Did Merrick get his guns from the in-laws?

Heather said...

It's amazing the things they think that we should just know. And I second the comment about the reverse of that. My husband acts like I never tell him anything when, in fact, we have had several conversations about the subject. Conversations in which he contributed. "What? We have something going on this weekend?" "Yeah, remember when we discussed how we were going to get there for about 20 minutes, three seperate times?" "Oh, I didn't know that it was THIS weekend."

Gah!

laurie said...

hahahahaha we're married to the same man! (he didn't tell you that, either, did he?)

no, just kidding. but doug is the same way. great to talk to, but really lousy at any kind of gossip. i.e., information about other people.

wish we had your work schedule, though. i could do with a lot more time at home.

Laura/CenterDownHome said...

I'm calling my MIL now ...

Anonymous said...

Oh, come on, how about throwing a rutabaga into that pot roast when John's not looking...

Irene said...

I think my husband and I are the same. We tell each other things, or not, and then vaguely remember them, or not, until we are each reminded by the other. I think we are both equally bad, therefor, we never get mad at each other.

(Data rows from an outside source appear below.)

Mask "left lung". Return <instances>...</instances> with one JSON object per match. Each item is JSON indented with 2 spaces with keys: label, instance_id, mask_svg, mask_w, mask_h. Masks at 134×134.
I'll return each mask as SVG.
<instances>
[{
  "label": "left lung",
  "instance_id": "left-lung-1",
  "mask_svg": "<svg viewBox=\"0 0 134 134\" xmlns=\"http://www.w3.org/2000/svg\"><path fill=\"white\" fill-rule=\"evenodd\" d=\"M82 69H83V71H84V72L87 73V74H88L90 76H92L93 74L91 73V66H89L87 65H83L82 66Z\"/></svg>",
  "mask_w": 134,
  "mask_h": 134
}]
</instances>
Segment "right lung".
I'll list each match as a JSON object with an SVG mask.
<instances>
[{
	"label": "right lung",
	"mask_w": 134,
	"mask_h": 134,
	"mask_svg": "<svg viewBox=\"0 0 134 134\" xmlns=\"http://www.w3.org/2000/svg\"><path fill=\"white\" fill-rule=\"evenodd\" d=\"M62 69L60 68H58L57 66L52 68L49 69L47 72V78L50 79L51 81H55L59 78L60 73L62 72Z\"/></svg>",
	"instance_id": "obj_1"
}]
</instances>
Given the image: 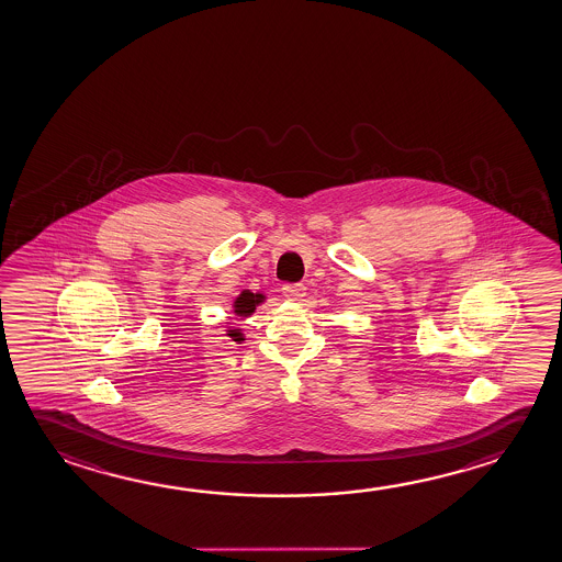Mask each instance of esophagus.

It is embarrassing when we are at our therapist and my husband can't remember the reason for why we are there. That's a whole different story!

Lisa Wheeler Milton said...

You are so spot on. My hubby can visit with family and friends and when I ask the *important* questions, he says they didn't get to that.

Big stuff.

Wha?

Great post.

Mrs. G. said...

I have been to TWO family gatherings on my husband's side to discover THREE babies had been fully gestated and born. "I know I told you about them," he says. I think you know that he didn't. Because he didn't.

Peggy Sez.. said...

We draw straws here to see who gets the "blame" for not passing along info...LOL

Angie said...

My MIL and SIL's don't even bother telling him anymore, they go directly to me b/c they know the news will never get to me otherwise.

His famous defense: "I thought I told you that!"

Karen said...

It's the opposite that drives me absolutely crazy--when I tell him all the important stuff that's going on, and then two days later, when I bring it up and he looks blankly at me. And then has the nerve to insist that I never told him about it in the first place.

Ignorance is bliss, though...I mean, did you really want to go to the funeral or wedding? But then, when people start showing up at your front door, expecting to be fed...well, then there is a problem.